他来的路上向通传的小太监打听清楚了来由,心中已经打好了腹稿。
李宏烨微微抬眼看了他这个好儿子一眼,冷声质问:“许久不见与你和亲的那位公主,说来她也马上就要及笄了,你去将她带过来,让孤瞧一瞧。”
明知带不来,却依旧要问上一句,不为别的,就是想看看他的这位好儿子会怎么回答。
“父王,儿臣不喜欢这女人,便自作主张将她遣散回去了。”硕王仰着个头,有些嫌弃的样子,反正他在外人面前也嚣张惯了,没人会觉得有什么不对。
北晋王听得可笑,他冷冷的勾起嘴角,根本不相信他所说的话,此时也懒得与他装模作样,“遣散?你倒是谎话连篇,当初是谁一定要将此人从凉国宫中带回来的?”
“不是啊父王,当时喜欢,后来看得多了就不喜欢了,儿臣早就将她赶出去了,现在她在哪儿臣也不知道。”硕王狡辩,反正抵死不认就对了。
“好啊,你倒是撇得干净!”北晋王闭着眼揉了揉太阳穴,突然有一种被身边人全都背叛的异样感觉,他的这个好儿子若非认出了那人是江涣,否则怎可能丢了人却闭口不谈一直到现在,他对江涣藏了什么心思,他这个做父亲的心里清楚的很。
“滚下去!罚俸一年,回去待在你的硕王府里,不许再踏出府门一步,更别让孤王再看到你!!”他大手一挥,草草处置了自己这个儿子,便挥手散朝了。
唯独岳将军被他留了下来。
硕王退的最晚,他走在众臣的后面,待众人散尽,他顿了顿,停在了门外,靠在门窗边上,仔细听着里面的动静。
大殿之内,岳将军仍然跪在地上,他深知北晋王还在气头上,甚至只要江涣不死,他便一直不会有什么好脸色。
但北晋王心中的想法却并不是他们这些做臣子的可以轻易揣摩的,恐怕也只有当初谢昭去见的那位先皇的老太监才能知晓一二。
就像自己费心养了二十多年的孩子一朝反目,不和自己亲近却跑去和自己的敌人亲近一般。当初北晋王被江涣算计打了败仗说要把她剁成肉酱,却害她身陨悬崖之下,事后倒也真的因此后悔过,也暗骂自己不该如此冲动。

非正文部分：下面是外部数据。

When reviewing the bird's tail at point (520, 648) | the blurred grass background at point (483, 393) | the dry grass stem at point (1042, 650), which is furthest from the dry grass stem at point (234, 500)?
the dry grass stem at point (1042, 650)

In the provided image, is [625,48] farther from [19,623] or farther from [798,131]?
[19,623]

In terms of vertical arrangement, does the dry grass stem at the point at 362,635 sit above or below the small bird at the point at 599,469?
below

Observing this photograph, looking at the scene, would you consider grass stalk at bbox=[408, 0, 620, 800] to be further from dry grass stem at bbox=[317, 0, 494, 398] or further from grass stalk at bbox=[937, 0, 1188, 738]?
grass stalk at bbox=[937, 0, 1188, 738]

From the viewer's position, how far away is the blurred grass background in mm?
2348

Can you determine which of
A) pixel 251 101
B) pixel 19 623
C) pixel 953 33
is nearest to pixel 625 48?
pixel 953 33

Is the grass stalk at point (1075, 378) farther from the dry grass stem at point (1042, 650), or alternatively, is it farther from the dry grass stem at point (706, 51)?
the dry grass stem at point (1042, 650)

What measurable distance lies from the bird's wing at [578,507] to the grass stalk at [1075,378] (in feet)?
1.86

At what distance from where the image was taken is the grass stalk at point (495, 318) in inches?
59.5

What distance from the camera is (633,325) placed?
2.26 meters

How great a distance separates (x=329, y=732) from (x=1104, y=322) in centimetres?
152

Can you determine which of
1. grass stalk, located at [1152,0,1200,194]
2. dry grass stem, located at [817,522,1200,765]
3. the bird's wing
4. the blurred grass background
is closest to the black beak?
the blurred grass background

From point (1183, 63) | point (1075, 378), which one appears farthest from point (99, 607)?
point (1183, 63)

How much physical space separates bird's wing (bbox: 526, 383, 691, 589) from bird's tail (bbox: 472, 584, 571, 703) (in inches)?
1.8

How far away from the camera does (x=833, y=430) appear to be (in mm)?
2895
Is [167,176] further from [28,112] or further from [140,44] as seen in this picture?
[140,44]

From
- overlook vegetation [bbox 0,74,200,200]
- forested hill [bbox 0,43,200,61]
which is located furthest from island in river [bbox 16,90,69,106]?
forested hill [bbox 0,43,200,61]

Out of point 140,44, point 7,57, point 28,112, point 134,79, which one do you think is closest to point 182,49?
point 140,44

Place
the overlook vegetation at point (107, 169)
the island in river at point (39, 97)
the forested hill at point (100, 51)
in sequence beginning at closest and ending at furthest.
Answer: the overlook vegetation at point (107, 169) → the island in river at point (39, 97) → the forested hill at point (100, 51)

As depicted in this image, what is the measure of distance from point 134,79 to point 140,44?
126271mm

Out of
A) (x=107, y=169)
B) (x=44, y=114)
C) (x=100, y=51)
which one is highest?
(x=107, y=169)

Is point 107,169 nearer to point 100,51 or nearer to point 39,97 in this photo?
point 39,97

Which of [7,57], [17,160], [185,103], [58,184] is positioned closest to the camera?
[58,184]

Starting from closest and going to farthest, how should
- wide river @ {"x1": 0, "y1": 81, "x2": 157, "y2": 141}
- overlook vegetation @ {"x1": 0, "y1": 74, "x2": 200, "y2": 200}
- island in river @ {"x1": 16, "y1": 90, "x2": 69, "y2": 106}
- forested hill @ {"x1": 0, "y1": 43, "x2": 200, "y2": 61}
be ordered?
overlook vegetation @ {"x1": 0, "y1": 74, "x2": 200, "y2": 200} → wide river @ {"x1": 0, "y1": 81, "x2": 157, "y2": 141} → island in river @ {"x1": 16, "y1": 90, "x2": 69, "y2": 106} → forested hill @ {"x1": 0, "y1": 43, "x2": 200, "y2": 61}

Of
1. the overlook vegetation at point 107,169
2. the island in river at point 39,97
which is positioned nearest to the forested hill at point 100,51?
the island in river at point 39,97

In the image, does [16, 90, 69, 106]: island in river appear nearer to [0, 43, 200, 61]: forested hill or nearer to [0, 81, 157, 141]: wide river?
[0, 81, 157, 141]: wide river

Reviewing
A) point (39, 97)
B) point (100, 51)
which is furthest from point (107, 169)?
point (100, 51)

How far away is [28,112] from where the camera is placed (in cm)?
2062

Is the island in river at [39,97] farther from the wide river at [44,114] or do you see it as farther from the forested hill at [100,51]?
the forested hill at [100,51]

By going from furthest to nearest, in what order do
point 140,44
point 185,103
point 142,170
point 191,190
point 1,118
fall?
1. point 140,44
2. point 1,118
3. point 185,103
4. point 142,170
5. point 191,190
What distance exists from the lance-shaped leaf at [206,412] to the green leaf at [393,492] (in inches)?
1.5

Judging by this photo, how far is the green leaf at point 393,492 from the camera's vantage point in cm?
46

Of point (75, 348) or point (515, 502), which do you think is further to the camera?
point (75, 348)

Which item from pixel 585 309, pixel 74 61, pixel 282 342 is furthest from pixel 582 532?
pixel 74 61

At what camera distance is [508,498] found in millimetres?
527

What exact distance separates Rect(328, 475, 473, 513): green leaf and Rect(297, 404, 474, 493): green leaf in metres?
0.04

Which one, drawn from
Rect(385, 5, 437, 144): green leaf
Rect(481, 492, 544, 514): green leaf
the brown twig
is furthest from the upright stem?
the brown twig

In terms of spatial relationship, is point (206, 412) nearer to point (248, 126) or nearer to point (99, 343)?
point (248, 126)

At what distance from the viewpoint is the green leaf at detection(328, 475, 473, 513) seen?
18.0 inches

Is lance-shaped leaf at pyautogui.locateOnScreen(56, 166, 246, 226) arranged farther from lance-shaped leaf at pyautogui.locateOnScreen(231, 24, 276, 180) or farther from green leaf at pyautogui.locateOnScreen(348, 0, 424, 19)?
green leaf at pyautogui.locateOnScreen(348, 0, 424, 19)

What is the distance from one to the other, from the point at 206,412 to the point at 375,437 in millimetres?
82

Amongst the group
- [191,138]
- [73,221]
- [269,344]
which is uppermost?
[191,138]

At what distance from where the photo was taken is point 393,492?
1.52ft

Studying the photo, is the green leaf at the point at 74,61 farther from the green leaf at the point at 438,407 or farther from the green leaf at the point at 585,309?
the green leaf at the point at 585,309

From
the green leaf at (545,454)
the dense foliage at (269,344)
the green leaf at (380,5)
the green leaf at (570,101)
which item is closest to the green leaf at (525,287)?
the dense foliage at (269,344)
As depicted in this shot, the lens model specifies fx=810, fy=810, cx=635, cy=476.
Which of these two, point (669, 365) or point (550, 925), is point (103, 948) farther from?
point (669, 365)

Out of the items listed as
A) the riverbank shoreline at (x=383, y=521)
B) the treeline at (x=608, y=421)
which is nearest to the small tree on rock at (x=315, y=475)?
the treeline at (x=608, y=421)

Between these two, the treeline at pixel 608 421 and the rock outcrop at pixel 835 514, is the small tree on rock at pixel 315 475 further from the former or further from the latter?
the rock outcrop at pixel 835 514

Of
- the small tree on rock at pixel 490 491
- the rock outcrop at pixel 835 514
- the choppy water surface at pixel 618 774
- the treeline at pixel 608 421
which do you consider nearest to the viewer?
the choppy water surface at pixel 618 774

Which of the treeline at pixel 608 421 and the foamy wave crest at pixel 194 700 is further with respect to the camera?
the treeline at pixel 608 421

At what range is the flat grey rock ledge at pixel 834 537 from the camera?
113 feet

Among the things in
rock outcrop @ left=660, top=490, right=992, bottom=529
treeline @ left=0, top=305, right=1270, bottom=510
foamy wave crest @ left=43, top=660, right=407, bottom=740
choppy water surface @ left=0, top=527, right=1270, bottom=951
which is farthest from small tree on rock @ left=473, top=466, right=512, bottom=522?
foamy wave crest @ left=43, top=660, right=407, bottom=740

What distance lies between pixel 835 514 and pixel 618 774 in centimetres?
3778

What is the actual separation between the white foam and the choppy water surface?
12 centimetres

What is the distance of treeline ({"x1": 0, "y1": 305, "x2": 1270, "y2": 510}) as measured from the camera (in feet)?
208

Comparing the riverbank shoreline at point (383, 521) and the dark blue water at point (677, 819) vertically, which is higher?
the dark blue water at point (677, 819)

可如今听闻她还活着,虽然不知为何换了模样,但总归让之前那股莫名其妙的悔意消散了几分。然而她却依旧选择站在自己的对立面,北晋王心中此时就像吃了个苍蝇一般难受,他恨不得立刻就把她给逮回来,好好的教训一下,关进笼子里,再把她变成原来那个听话又好用的利刃。
北晋王刚刚将硕王叫过来,便是想探一探他的态度,若是他言语维护那和硕公主,那么这位和硕公主就一定是江涣。
于是此时,他对岳将军的话也信上了九分。
大殿之中寂静无声,只有烛火偶尔噼噼啪啪的响上一阵,北晋王用手支着头思索,半晌,他睁开犀利的双眸,开口说道:“岳将军,江涣叛逃,王赴已死,孤王如今的身边,已经没有什么可用之人了……”
岳将军一凛,立刻向君王表明忠诚,“王上,臣对北晋国忠心耿耿,绝无二心,愿意当牛做马肝脑涂地,助您成就伟业!”
门外隐蔽之处的硕王听得耸了耸肩,不屑一笑,他这个父王当真是老糊涂,用人倒是越发的不挑剔了。
北晋王的声音又隐隐接着从殿内传出来。
“好,想做事,想将功赎罪,就给孤王好好管牢你这张嘴……”
“南岳国那边昨日再传捷报,如今他们那位皇帝恐怕已然不成了,只要不再出什么变故,孤王觉着,那诺大的南岳国远在天边,近在眼前。”
岳将军立刻恭维:“恭贺王上,夺取南岳国,指日可待!”
“孤王本以为凉国区区弹丸之地不足为据,但你既然说那和硕公主便是江涣,眼下却不得不再慎重谋划一番。”
“之前王赴与齐国的协议你去继续跟进,还有,孤王在凉国还埋着一枚棋子,如今也是该活动活动了……”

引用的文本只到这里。